# Ciclavia - Sunday 10/9



## Hollywood (Jan 16, 2003)

Come out and enjoy riding on 10 miles of closed streets around downtown, Chinatown and East Hollywood. :thumbsup:


CicLAvia | The next CicLAvia event for 2011 is on October 9th 


from April:


----------



## grinder75 (Jul 17, 2011)

see you guys on the 9th.


----------



## terbennett (Apr 1, 2006)

I am so there. We have about 20 people going. I've been wanting to go but I missed the last two. It's gonna be epic!!!!


----------



## BunnV (Sep 7, 2005)

*Looking forward to it!*

Has it been a year already?
I had a great time last year with my wife, 11 year old son and 8 year old daughter.

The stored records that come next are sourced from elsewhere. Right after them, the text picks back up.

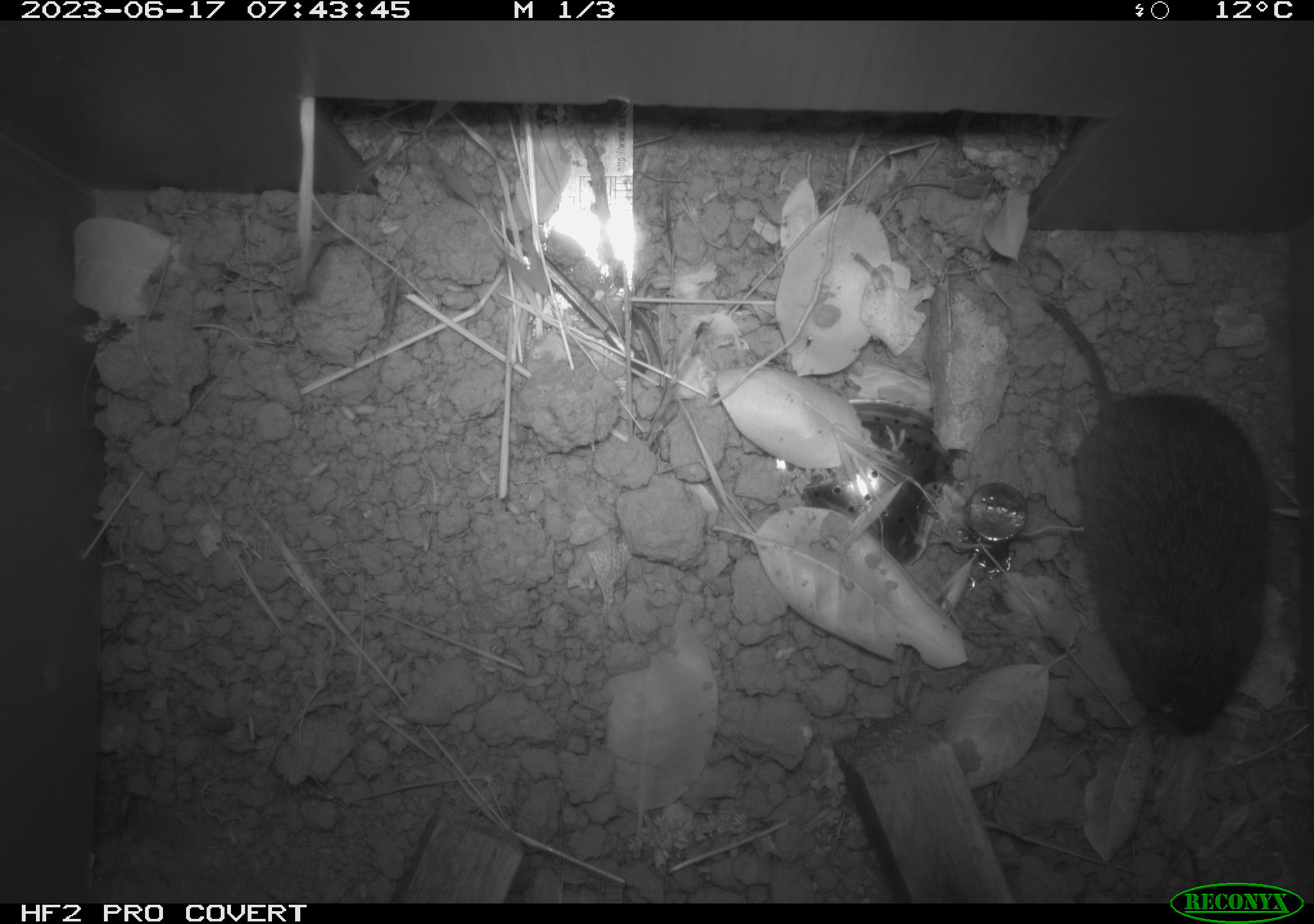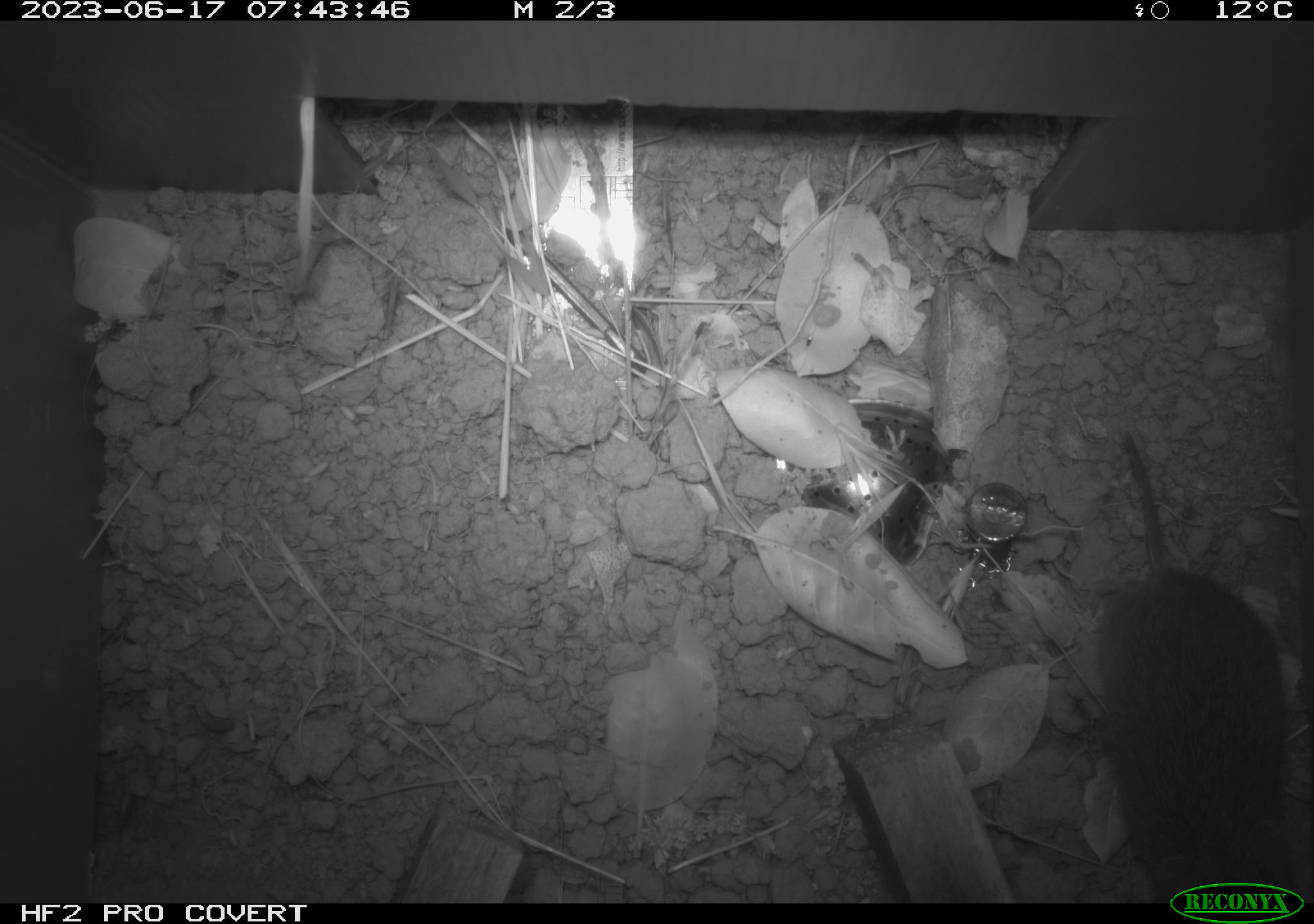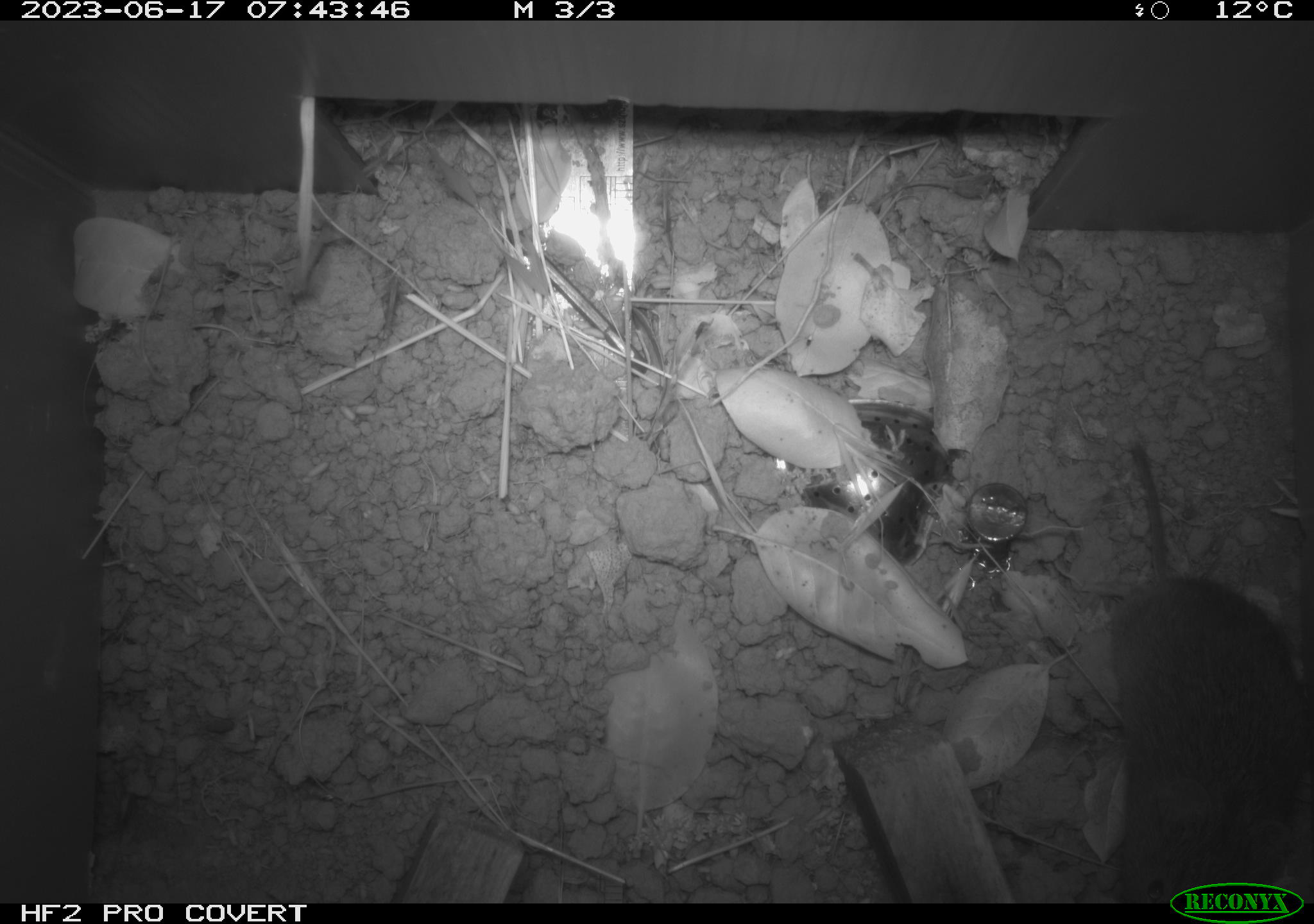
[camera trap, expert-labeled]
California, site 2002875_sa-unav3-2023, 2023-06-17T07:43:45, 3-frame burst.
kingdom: Animalia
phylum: Chordata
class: Mammalia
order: Rodentia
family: Cricetidae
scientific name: Arvicolinae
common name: voles, lemmings, and muskrats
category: arvicolinae subfamily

I've lived in LA all of my 49 years and had never been to MacArthur Park until CicLAvia!


----------



## red elvis (Sep 9, 2010)

i'll be there! this will be my first time joining.:thumbsup:


----------



## FNGRIDER (May 2, 2011)

I saw many riders heading toward Cyclivia on Venice Blvd. Allmost no one wore a helmet. I guess its not cool to wear helmet these days..


----------



## red elvis (Sep 9, 2010)

*Safety first.*



FNGRIDER said:


> I saw many riders heading toward Cyclivia on Venice Blvd. Allmost no one wore a helmet. I guess its not cool to wear helmet these days..


I do.


----------



## red elvis (Sep 9, 2010)

*Ciclavia 2011*

more pictures.


----------



## FNGRIDER (May 2, 2011)

red elvis said:


> more pictures.


@red elvis
This is to funny! :idea: the photo #6 down from the top, the guy in the 7 eleven kit is my nephew!
I couldn't make it this time, but I enjoyed the pics!! Thanks!


----------



## red elvis (Sep 9, 2010)

FNGRIDER said:


> @red elvis
> This is to funny! :idea: the photo #6 down from the top, the guy in the 7 eleven kit is my nephew!
> I couldn't make it this time, but I enjoyed the pics!! Thanks!


 You're welcome.


----------



## terbennett (Apr 1, 2006)

The ride was terrific and those pics were fantastic. The guy on the vintage Bianchi with the 7 Eleven kit looked cool. I will be adding pics as well.


----------



## terbennett (Apr 1, 2006)

My Ciclavia photos are here. There are 15 total.

2011-10-09_13-01-02_15 | Flickr - Photo Sharing!


----------